SUPPLIED MATERIAL section start

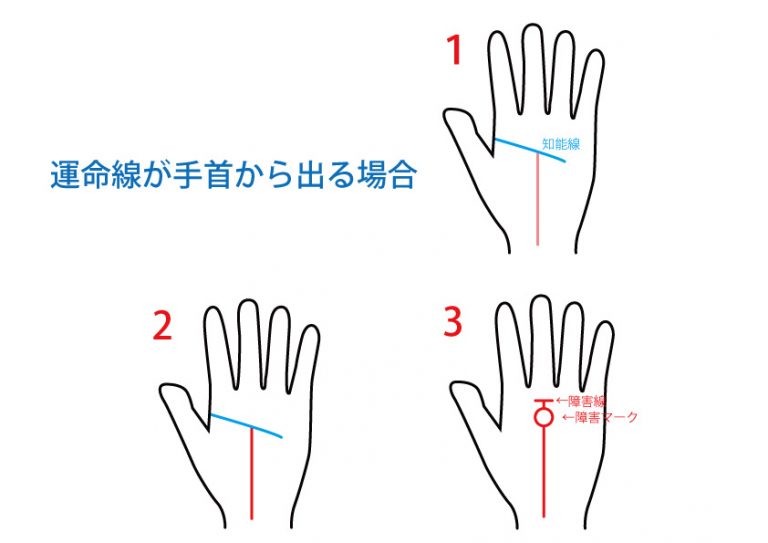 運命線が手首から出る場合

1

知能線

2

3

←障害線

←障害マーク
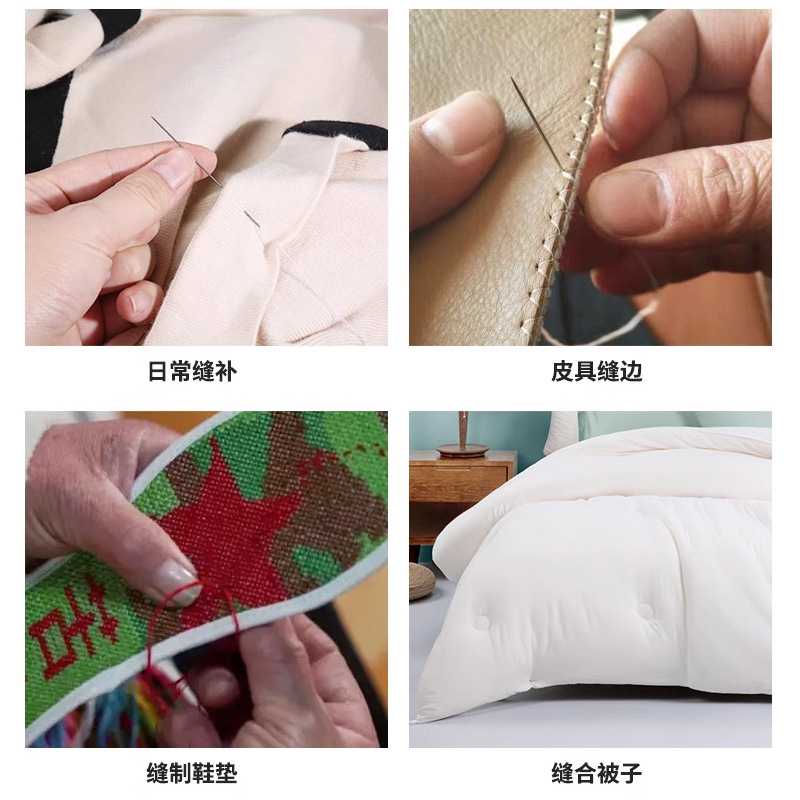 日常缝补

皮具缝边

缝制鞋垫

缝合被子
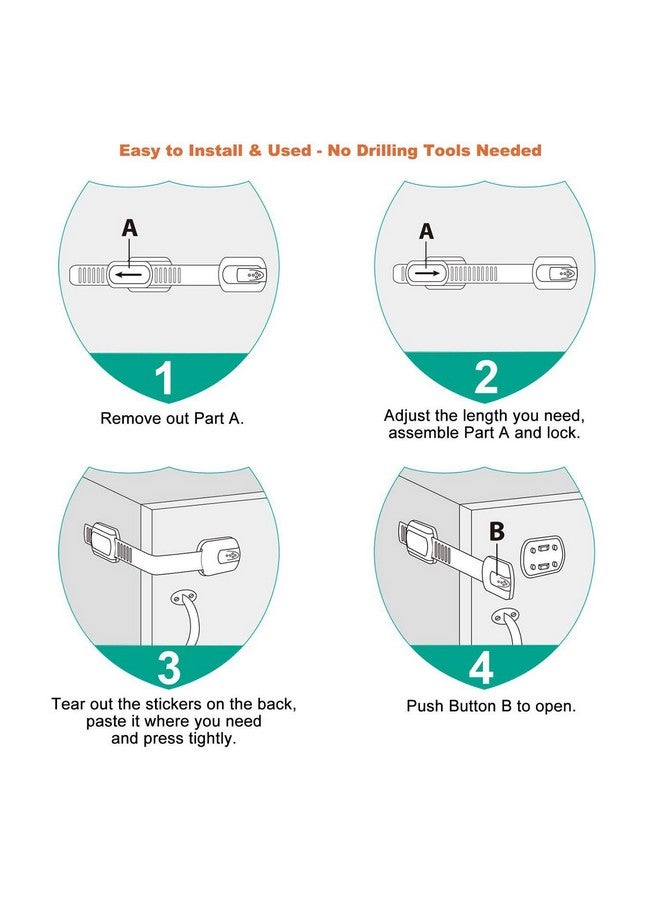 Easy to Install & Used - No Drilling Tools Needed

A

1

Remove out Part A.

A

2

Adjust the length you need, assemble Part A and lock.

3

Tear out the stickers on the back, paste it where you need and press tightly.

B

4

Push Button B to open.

SUPPLIED MATERIAL section end
SUPPLIED MATERIAL section start

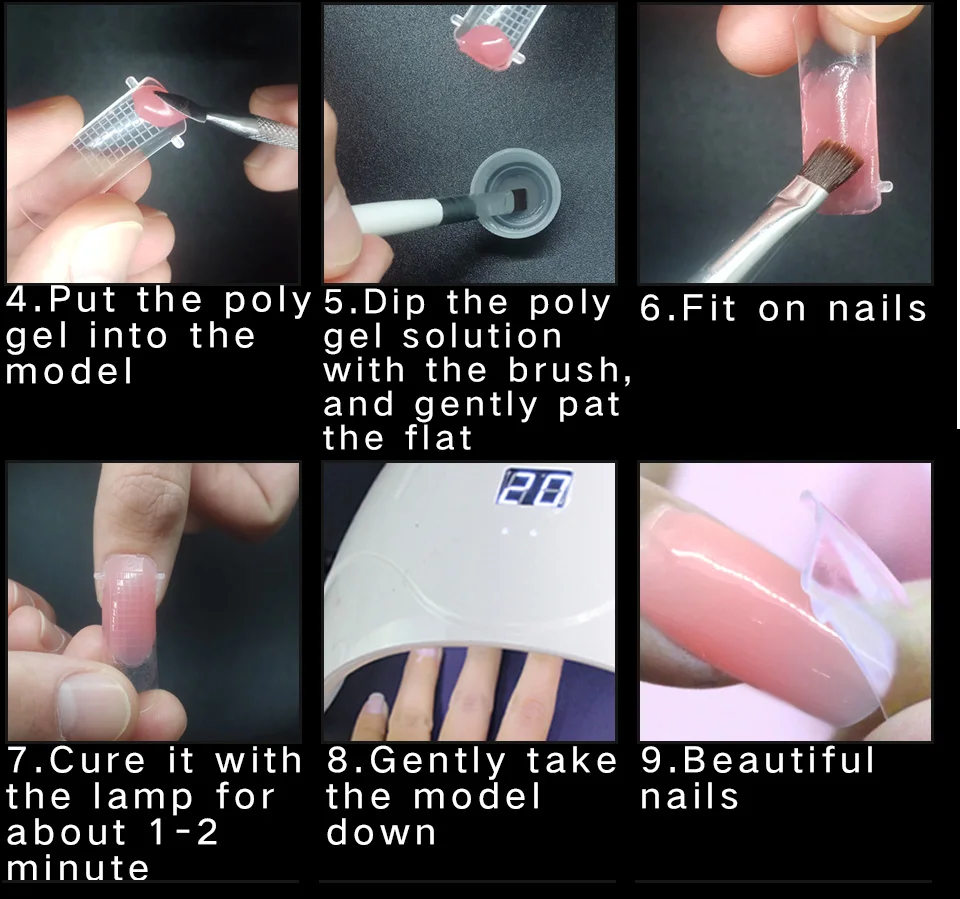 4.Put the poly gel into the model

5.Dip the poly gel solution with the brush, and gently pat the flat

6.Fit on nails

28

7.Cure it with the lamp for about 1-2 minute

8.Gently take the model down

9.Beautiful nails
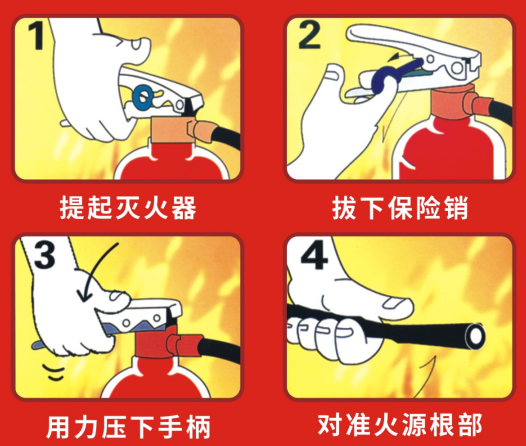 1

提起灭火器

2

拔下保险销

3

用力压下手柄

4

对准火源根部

SUPPLIED MATERIAL section end

**REQUIRED ACTION**
Go through the entries above and copy out every line that includes the word "with".

**EXERCISE OUTPUT**
5.Dip the poly gel solution with the brush, and gently pat the flat
7.Cure it with the lamp for about 1-2 minute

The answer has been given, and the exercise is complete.